With the use of the AR, residents can see how optional improvements would look in their homes before making a decision, helping them select the upgrades that best suit their needs. As the tool can be accessed from home, allowing residents to make informed decisions within their homes.

== Criticism ==
The programme has sparked some political debate regarding priority, which has traditionally been given to wards held by the ruling People's Action Party. When asked why opposition wards are penalised by the statutory board at a National University of Singapore student forum in 2011, then Prime Minister Lee Hsien Loong responded, "The answer is that there has to be a distinction. Because the PAP wards supported the Government and the policies which delivered these good things.”

=== Re-polls ===
In 2025, two HDB blocks, out of 29, in Tiong Bahru failed to get enough votes for HIP to proceed. As the two blocks of four-storey walk-up flats, previously built by the Singapore Improvement Trust, had only 15 and 24 households, the 11 and 16 votes were not enough to pass the threshold for HIP to proceed. A preliminary poll conducted in 2019 that 10 blocks out of the 29 would fail the 75 percent threshold and hence no poll was conducted. Another preliminary poll conducted in early 2025 indicated all 29 blocks would pass the threshold and the HIP poll was conducted.

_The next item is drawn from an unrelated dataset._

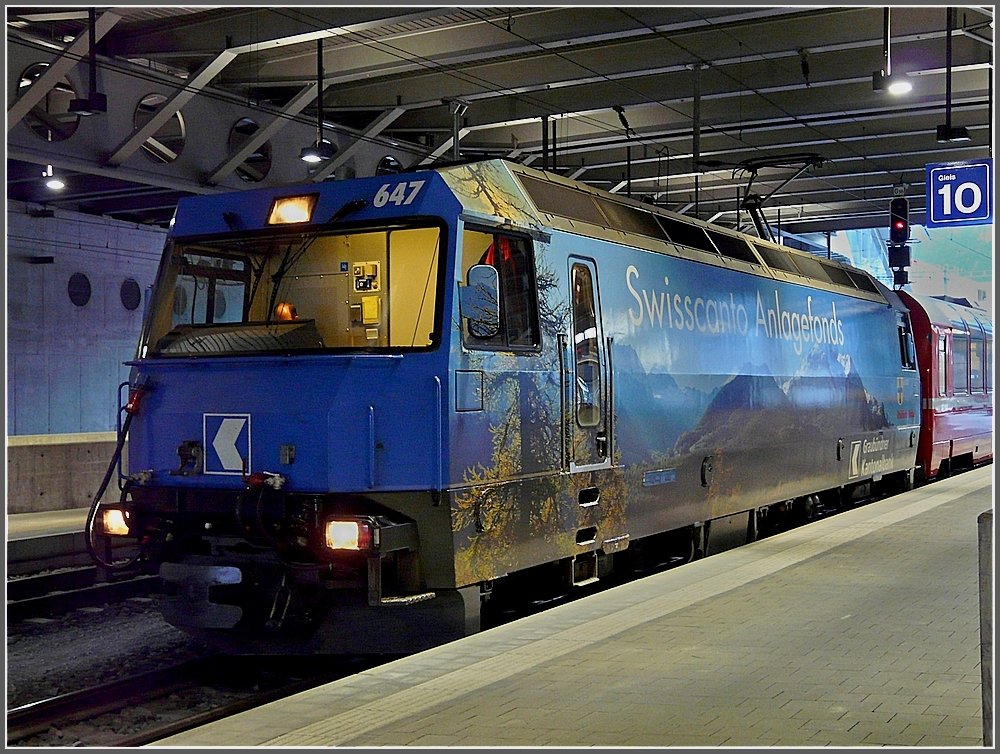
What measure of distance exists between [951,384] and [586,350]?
1650 centimetres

Observers said a repoll of the HIP could raise questions on the scheme. Institute of Policy Studies deputy director and senior research fellow Christopher Gee said "If it is done in a heavy-handed way – re-poll until you get the result you want – it sends a wrong signal to everyone looking at this as a fair exercise." Singapore Management University law don Eugene Tan noted that a second poll soon after an initial unfavourable result could undermine the integrity of the voting process and "raises the fair question of the legitimacy of the entire polling process for upgrading works in HDB precincts". Tan also noted that a re-poll currently worked only to gain support for upgrading and not while the poll is successful. Dr Walter Theseira, an associate professor of economics at the Singapore University of Social Sciences, said the allowance of a re-poll concerns policy consistency and fairness. Professor Sing Tien Foo, provost’s chair professor of real estate at NUS Business School, said a re-poll could be conducted if the poll results was close and to respect the results if the vote failed by a big margin. In general, observers said residents should not be pressured into voting to support the HIP.

On 4 December, Member of Parliament Foo Cexiang, who was in charge of the Tiong Bahru ward under the Tanjong Pagar Group Representation Constituency, said he would ask for a re-poll if there were sufficient support and would speak to households who did not vote for the HIP works.